You are using the default legacy behaviour of the <class 'transformers.models.t5.tokenization_t5.T5Tokenizer'>. This is expected, and simply means that the `legacy` (previous) behavior will be used so nothing changes for you. If you want to use the new behaviour, set `legacy=False`. This should only be set if you understand what it means, and thoroughly read the reason why this was added as explained in https://github.com/huggingface/transformers/pull/24565


### Querying Chroma Vector Store

In [None]:
def retrieve_documents(query, n_results=5):
    # Embed the query
    query_embedding = embedding_model.embed_query(query)

    # Perform similarity search in Chroma using query embedding
    results = vector_store.similarity_search_by_vector(query_embedding, k=n_results)

    # Retrieve the most relevant document chunks
    return [result.page_content for result in results]


## RAG Response Generation

In [None]:
def generate_rag_response(query):
    # Retrieve relevant document chunks
    relevant_docs = retrieve_documents(query)

    # Concatenate the relevant document chunks
    context = ' '.join(relevant_docs)

    # Create the prompt with the context and query
    prompt = f"Using the following context, answer the question:\n{context}\n\n{query}"

    # Tokenize the prompt for FLAN-T5
    inputs = tokenizer(prompt, return_tensors='pt')

    # Generate response from FLAN-T5
    outputs = generation_model.generate(inputs.input_ids, max_length=200, num_return_sequences=1)

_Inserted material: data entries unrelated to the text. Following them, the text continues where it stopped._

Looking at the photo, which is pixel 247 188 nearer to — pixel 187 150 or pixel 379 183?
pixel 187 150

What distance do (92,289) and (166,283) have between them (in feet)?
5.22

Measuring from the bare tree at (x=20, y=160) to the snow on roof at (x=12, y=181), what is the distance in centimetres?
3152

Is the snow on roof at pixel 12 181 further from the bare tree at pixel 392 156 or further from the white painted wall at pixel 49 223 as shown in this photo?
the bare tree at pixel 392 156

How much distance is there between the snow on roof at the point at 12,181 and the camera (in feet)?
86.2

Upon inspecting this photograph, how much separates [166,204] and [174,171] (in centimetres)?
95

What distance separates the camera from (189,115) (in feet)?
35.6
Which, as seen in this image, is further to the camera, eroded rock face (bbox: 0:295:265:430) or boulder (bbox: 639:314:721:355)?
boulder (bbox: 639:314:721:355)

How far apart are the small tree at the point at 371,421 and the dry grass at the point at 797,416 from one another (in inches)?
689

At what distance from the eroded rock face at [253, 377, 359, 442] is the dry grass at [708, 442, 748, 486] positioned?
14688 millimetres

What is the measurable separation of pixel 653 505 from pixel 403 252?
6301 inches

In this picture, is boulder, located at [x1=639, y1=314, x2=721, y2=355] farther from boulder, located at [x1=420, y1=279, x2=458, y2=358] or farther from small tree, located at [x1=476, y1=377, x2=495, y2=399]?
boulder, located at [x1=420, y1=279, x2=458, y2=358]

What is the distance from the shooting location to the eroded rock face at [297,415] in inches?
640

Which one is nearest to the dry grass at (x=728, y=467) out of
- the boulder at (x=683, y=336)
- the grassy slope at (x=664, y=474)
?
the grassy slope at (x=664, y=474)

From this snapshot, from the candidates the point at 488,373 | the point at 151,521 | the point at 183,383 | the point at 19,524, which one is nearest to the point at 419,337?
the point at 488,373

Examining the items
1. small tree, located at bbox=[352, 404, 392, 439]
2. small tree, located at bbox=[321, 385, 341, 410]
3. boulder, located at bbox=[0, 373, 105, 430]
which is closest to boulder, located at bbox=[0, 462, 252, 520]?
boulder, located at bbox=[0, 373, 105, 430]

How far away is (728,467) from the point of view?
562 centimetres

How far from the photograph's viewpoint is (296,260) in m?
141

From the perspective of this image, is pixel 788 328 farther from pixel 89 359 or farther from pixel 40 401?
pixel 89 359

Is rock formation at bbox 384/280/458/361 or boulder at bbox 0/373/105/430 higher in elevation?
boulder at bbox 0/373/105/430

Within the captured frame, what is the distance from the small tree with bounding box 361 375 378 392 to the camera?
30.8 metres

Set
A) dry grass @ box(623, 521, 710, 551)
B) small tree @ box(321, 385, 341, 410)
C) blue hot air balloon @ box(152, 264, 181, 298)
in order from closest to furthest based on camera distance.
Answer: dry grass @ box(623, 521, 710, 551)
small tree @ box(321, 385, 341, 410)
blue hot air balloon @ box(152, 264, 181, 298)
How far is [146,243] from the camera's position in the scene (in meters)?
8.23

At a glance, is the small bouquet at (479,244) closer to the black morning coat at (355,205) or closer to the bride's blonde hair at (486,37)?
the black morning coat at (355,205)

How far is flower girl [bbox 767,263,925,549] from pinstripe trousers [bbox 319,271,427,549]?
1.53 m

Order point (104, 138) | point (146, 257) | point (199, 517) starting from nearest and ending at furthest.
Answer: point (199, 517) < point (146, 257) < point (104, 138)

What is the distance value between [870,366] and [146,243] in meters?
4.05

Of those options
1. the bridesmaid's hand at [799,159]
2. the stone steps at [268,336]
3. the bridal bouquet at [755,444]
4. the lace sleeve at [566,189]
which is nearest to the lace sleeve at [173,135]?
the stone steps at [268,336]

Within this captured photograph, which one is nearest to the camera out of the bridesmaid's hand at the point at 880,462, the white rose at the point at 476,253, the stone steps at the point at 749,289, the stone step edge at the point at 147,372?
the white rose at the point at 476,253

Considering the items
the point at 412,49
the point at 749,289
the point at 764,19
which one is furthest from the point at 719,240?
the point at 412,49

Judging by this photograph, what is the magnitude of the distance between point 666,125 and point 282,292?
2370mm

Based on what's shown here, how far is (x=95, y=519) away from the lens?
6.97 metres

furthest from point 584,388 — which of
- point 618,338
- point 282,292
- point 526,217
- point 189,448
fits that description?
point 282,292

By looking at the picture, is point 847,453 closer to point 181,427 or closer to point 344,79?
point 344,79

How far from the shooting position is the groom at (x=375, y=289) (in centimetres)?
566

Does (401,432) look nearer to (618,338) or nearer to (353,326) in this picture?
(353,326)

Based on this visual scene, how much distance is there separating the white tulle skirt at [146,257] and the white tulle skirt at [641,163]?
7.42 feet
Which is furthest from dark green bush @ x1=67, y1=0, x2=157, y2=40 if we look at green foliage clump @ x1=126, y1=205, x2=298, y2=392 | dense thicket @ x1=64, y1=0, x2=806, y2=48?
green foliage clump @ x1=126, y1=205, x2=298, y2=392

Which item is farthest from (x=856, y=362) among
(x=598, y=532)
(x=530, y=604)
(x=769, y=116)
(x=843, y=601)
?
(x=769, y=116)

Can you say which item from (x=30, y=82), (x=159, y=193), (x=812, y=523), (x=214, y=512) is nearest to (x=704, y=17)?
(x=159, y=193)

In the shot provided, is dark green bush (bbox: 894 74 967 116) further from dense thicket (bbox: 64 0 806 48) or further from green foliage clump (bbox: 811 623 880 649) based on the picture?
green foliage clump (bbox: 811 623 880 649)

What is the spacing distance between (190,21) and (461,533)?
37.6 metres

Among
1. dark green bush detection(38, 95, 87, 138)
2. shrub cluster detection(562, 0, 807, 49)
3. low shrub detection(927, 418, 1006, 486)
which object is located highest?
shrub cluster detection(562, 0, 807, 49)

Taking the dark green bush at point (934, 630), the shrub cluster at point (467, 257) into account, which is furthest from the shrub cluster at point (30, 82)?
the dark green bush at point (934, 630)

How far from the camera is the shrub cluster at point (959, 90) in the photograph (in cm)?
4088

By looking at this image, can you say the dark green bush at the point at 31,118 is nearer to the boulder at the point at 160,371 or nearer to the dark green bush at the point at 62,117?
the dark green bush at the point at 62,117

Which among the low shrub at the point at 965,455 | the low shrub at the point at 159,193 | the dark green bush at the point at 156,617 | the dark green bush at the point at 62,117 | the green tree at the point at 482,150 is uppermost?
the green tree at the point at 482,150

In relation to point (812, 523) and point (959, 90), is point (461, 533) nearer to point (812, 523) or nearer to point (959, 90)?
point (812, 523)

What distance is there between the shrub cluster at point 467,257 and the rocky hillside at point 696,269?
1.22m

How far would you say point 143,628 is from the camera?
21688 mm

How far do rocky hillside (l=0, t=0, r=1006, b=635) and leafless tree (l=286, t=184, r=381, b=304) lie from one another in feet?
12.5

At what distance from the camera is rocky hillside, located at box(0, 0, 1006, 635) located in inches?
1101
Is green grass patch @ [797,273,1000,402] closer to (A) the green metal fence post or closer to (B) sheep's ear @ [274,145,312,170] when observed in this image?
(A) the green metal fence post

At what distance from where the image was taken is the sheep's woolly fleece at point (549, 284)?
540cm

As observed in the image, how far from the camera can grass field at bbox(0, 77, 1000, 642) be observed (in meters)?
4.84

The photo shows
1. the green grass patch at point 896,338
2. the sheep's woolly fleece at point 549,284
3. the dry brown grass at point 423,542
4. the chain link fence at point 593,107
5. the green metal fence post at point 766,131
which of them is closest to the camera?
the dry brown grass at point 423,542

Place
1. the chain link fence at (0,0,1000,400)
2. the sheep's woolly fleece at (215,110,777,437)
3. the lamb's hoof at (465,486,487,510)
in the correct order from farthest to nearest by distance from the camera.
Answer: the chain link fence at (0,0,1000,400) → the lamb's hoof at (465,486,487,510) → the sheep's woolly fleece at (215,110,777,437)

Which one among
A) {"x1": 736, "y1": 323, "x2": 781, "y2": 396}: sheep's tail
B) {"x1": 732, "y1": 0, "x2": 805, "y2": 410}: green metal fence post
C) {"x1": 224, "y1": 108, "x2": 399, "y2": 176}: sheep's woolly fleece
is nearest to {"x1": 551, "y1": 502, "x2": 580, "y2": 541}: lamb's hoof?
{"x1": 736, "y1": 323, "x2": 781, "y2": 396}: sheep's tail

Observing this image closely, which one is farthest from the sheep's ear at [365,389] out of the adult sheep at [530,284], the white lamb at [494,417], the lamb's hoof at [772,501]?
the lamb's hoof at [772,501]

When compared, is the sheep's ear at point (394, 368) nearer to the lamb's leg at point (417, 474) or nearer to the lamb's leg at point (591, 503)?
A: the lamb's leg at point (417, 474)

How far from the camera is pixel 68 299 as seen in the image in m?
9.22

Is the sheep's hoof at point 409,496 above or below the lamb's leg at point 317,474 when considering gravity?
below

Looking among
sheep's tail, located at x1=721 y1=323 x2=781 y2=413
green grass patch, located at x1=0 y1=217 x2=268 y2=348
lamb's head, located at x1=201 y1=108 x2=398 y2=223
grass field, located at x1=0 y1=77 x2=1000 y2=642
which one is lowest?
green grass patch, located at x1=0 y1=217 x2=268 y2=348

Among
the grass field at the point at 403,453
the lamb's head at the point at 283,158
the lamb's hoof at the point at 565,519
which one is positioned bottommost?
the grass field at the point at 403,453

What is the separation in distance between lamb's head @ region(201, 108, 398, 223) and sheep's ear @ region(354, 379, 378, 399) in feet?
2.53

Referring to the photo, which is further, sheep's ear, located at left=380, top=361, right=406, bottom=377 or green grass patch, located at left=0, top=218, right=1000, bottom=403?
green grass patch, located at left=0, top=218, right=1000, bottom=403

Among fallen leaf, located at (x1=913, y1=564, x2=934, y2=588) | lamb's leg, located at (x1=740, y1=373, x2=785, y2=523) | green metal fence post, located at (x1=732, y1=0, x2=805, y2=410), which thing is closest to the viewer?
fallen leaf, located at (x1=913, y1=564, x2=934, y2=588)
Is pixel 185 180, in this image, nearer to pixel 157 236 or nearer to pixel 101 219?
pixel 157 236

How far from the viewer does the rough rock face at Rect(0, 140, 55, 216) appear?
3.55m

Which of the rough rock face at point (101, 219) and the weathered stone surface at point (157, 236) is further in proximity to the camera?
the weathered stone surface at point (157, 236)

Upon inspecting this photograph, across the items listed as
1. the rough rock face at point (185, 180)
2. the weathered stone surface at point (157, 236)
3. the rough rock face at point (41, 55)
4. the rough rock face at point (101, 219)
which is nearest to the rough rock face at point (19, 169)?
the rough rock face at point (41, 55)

    # Decode and return the response
    response = tokenizer.decode(outputs[0], skip_special_tokens=True)
    return response


### Testing the RAG System

In [None]:
# Example query
query = "Explain the attention mechanism in AI."
response = generate_rag_response(query)
print(f"Generated Response: {response}")


Retrieved Documents:
Doc 1: attention and the parameter-free position representation and became the other person involved in nearly every
Doc 2: the approach we take in our model.
As side benefit, self-attention could yield more interpretable models. We inspect attention distributions
Doc 3: depicted in Figure 2.
Multi-head attention allows the model to jointly attend to information from different representation
Doc 4: during training.
4 Why Self-Attention
In this section we compare various aspects of self-attention layers to the recurrent and convolu-
Doc 5: described in section 3.2.
Self-attention, sometimes called intra-attention is an attention mechanism relating different positions
Generated Response: Self-attention is a mechanism relating different positions to different representations during training.